> **Selected text**
......

As at 15 May, the fund had received 173,226 ATO-approved requests for early release of super (ERS), totalling $1.18 billion.
Hostplus had paid 158,080 members a total of $1.05 billion, managing to process 97 per cent of its payments within the APRA-mandated five-day limit.
Four weeks into the scheme commencing, as at 10 May, early release claims across the super industry totalled $10 billion.
Hostplus chief executive David Elia said members across the hospitality, sport and tourism industries were among those hit hardest by the pandemic.
“We’ve brought on additional staff who are working around the clock to manage members’ enquiries but there is clearly more work to do,” Mr Elia said.
“… Prior to the current COVID-19 crisis, Hostplus would typically receive around 100 financial hardship applications in an average week.
“The number of special early release applications we’ve received to date is around 360 times higher than our normal volume, and our call centre has experienced a 290 per cent increase in calls in addition to the more than 8,000 emails also being received per week.”
But the fund has remained confident in its cash reserves and liquidity position despite the influx of early release claims, stating it will remain comfortable in accommodating investment switches and routine benefit payments.
The total amount of cash available to Hostplus as at 18 May was reported to be $6 billion.
“The total sum of ERS payments requested by Hostplus members to date represents less than 2.6 per cent of the fund’s total funds under management,” Mr Elia said.

......

> **Problem statement**
Answer these questions from the Hostplus passage:
1. How many ATO-approved requests for early release of super had the fund received as at 15 May?
2. Before the COVID-19 crisis, about how many financial hardship applications did Hostplus typically receive in an average week?
3. What was the total amount of cash available to Hostplus as at 18 May?
Rely only on the Hostplus passage.

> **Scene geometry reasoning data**
......

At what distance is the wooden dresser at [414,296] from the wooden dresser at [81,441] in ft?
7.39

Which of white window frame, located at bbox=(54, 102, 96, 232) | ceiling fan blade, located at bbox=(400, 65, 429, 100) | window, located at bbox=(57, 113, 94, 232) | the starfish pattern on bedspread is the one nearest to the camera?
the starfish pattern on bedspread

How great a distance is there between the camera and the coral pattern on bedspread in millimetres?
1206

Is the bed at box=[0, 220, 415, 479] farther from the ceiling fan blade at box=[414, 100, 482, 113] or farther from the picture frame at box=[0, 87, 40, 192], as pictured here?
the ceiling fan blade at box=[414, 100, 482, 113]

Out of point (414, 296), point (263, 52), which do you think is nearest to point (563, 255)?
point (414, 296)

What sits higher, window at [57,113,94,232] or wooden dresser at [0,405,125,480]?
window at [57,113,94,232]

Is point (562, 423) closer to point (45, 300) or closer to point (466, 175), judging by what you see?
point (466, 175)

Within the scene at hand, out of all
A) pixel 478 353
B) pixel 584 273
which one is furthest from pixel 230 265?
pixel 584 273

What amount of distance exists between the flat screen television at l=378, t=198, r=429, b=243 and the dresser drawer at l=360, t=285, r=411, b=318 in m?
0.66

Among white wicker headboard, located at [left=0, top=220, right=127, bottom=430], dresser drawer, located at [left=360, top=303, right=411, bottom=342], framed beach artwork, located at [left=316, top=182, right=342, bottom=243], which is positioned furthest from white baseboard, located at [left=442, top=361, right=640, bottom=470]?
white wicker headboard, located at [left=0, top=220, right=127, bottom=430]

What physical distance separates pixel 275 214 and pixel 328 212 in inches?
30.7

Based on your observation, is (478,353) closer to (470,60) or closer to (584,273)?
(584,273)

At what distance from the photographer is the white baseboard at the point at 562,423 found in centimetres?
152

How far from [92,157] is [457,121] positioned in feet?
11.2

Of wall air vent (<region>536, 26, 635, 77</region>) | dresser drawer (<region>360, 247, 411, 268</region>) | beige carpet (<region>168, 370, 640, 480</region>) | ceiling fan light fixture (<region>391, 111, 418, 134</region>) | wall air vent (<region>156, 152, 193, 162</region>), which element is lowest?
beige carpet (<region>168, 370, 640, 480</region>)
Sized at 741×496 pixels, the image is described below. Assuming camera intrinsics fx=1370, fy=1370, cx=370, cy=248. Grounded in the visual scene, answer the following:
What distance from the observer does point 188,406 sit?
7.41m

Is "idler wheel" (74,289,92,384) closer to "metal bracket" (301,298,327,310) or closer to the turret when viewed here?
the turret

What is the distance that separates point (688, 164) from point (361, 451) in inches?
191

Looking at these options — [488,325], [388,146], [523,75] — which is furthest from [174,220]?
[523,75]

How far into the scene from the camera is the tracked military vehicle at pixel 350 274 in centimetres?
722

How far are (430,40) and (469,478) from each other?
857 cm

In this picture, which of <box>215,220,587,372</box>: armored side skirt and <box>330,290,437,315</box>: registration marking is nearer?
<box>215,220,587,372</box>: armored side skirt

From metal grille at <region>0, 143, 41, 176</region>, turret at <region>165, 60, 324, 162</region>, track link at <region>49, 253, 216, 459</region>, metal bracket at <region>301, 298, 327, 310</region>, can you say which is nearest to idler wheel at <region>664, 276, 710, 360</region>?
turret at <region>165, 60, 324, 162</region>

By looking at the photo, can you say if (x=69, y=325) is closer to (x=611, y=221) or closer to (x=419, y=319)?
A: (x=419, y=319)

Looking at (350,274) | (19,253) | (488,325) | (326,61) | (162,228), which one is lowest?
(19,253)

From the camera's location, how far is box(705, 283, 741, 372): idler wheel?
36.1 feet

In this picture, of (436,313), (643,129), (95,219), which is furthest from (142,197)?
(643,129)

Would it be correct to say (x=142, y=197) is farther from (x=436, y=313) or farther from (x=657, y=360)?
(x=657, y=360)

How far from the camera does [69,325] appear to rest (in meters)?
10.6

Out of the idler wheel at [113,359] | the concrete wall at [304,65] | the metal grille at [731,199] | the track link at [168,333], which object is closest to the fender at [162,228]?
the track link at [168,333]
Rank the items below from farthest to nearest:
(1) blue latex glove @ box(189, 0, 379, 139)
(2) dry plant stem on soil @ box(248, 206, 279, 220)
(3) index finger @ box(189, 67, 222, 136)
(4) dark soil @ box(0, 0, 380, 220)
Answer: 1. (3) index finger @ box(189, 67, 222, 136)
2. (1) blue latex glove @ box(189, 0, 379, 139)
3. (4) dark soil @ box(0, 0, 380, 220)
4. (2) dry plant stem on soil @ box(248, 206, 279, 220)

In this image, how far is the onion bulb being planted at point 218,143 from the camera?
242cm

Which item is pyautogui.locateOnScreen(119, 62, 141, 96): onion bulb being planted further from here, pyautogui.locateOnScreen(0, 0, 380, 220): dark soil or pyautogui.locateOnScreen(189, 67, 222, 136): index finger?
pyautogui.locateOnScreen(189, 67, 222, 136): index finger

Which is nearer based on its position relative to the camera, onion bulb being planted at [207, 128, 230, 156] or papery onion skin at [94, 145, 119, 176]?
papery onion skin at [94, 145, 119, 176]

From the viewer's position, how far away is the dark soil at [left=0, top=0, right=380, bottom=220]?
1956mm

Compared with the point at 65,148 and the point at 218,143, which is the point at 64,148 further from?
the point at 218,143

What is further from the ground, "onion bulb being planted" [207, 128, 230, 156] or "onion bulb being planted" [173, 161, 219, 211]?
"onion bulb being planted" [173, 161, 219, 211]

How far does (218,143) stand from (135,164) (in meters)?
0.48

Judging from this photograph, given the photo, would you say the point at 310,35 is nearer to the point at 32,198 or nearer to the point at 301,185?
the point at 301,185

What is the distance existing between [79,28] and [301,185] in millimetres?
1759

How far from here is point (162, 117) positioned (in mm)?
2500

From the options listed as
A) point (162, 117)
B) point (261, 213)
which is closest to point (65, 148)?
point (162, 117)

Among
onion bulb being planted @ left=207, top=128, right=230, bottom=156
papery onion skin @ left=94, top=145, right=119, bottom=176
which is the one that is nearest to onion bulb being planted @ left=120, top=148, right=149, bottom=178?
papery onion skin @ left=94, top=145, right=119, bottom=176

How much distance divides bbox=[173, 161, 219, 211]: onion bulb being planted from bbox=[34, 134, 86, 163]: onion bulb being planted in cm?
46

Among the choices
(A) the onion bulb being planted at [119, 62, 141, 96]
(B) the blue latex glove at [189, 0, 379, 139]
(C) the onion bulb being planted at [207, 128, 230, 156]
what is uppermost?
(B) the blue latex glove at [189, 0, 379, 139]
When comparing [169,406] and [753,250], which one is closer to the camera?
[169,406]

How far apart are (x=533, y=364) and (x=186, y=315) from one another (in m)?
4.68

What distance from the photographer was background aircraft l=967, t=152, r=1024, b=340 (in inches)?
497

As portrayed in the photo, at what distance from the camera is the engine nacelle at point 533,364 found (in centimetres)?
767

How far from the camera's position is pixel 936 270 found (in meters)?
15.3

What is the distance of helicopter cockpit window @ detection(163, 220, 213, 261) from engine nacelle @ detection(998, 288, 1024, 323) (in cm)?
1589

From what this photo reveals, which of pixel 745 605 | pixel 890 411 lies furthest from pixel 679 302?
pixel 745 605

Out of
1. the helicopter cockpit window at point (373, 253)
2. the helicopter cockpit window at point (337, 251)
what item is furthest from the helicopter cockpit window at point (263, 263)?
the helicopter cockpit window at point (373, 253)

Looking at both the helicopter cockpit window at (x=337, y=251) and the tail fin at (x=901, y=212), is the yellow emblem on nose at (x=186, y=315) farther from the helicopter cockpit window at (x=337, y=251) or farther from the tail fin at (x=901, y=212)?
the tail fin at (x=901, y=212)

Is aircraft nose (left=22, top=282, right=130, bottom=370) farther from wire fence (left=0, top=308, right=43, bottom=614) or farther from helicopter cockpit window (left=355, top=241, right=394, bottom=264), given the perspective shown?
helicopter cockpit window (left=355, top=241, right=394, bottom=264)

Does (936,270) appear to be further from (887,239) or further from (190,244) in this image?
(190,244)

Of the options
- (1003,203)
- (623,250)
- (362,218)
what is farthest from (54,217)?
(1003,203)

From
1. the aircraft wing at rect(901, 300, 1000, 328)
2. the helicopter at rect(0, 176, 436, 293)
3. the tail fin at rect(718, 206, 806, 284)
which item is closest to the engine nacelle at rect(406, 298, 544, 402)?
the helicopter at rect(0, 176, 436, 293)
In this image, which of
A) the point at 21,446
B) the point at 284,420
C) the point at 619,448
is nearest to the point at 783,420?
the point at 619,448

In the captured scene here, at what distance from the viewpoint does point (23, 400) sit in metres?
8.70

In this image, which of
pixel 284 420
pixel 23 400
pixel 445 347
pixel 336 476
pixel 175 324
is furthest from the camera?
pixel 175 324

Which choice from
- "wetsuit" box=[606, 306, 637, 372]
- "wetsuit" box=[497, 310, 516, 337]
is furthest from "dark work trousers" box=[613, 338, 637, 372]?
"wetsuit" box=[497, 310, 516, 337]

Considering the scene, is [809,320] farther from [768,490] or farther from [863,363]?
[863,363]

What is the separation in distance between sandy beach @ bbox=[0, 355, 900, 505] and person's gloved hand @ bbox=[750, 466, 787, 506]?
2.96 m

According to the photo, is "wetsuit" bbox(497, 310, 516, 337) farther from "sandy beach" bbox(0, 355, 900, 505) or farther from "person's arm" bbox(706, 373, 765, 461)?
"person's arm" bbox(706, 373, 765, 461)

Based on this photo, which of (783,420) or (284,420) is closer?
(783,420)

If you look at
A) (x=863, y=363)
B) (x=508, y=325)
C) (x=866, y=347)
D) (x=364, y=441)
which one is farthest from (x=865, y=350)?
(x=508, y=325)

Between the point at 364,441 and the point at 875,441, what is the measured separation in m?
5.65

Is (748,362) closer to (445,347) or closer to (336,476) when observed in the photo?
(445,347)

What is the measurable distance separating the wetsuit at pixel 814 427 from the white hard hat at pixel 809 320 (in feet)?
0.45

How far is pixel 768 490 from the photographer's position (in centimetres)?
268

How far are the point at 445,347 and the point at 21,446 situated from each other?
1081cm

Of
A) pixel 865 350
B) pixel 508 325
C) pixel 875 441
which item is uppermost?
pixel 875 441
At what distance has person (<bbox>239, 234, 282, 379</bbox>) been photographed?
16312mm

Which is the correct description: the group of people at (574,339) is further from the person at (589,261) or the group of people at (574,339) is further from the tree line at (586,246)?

......

> **Task answer**
1. 173,226
2. Around 100
3. $6 billion